Since I live in Paris, my South African friends rushed to call and sent me text messages after the French defeat at the hands of South Africa, telling me how badly France fared at this showpiece.
They were pretty oblivious and indifferent about the disgraceful exit of the host nation, Bafana Bafana.
In reply, I reminded my friends that as Africans, we should be exceedingly worried about our own failures, not those of the French national team.
Second, for some, the failures of the European teams during the group phase of the competition were cause for celebration.
Shockingly, they even went as far as saying that Africans should not worry too much about the exit of the African teams during the group phase because European teams did as badly.
Third, when Ghana lost to a modest and unfashionable Uruguay, the word from Africa was that Ghana did Africa proud.
Newspapers and social networks were laced with congratulatory messages.
Looking at it from this side, I fail to capture how Ghana did us proud by losing to minnows.
There are two interconnected issues that I seek to raise here.
The first concerns ambition and expectations, while the second relates to how Africans should frame these ambitions and expectations.
As Africans, we seem to have unashamedly developed a culture of low expectations, even when the logical thing to do is to have higher expectations. For Africa to move forward, we need to reframe and rethink what we expect from ourselves, including those who represent us at home and abroad.
A culture of high expectations and achievement should permeate all levels of life, from village councils up to the higher echelons of government and leadership.
For as long as we the citizens believe that it is fine to have mediocre and non-performing leaders on the basis of flimsy explanations, we will remain countries of non-achievement.
We will simply be perpetuating a culture of mediocrity. For as long as Africans believe that people have done well, while by any objective and reasonable criteria they haven’t done so, Africa is unlikely to become a continent of major achievements.

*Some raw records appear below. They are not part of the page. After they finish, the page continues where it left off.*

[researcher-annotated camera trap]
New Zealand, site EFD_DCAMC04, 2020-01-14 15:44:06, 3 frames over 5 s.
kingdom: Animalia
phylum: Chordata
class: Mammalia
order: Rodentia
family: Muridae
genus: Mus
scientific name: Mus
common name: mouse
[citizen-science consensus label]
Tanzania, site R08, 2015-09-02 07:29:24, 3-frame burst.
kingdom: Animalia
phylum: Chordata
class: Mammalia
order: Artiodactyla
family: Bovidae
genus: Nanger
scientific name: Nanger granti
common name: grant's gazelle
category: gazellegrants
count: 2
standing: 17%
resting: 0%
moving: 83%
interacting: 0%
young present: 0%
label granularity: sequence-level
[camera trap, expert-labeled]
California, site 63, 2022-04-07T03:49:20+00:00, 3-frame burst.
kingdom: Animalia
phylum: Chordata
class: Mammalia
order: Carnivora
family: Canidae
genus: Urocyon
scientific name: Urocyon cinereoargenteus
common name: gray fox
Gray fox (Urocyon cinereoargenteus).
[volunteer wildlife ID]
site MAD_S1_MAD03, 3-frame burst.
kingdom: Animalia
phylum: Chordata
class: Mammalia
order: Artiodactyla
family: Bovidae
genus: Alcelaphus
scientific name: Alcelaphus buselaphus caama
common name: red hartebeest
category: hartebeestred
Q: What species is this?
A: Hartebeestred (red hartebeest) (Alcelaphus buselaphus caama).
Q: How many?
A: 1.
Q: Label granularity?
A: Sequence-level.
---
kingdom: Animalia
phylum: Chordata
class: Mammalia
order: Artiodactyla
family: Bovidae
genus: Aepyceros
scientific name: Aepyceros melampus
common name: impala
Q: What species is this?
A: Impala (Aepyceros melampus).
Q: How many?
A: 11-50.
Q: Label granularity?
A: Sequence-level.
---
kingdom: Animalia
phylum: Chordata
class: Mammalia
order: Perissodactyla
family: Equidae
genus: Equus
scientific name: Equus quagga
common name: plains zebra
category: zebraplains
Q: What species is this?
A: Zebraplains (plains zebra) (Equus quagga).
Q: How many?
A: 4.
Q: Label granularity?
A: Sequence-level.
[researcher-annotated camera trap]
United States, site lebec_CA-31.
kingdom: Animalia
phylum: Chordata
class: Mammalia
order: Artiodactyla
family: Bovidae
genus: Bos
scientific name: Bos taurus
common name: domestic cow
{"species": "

The bases for a culture of achievement are there in some instances, so what is needed is the political will to carry such a culture forward. The case of South Africa hosting a world-class Fifa World Cup is more than revealing.
The challenge is not to say that we should seek excellence when Fifa is involved, but importantly it means that every service that the South African government offers to its citizens must be of world-class standards.
If we see it as important to protect and serve thousands of World Cup visitors, using all the sophisticated means, such measures must also apply to the safety of ordinary South Africans well after the World Cup.
The lives of ordinary South Africans are not less important than those of visitors. It is such demands that ordinary Africans must place before their governments.
Second, Africans must deconstruct the culture and mentality of the victim. It is true that colonialism destroyed many of our bases and reconfigured our reflexes.
But it is less than helpful to think that when Europe fails, Africa has done well.
To think of European failures as African successes is less than helpful, notably when these are not punctuated by any objective and identifiable African successes.
Similarly, it is less than helpful to think that a global economic shift to the East translates into African successes.
It is at best stupid! We should set high and ambitious expectations, irrespective of what happens in other parts of the world. It starts with identifying failures and calling them as such.

* Alfredo Tjiurimo Hengari is a PhD fellow in political science at the University of Paris- Panthéon Sorbonne, France.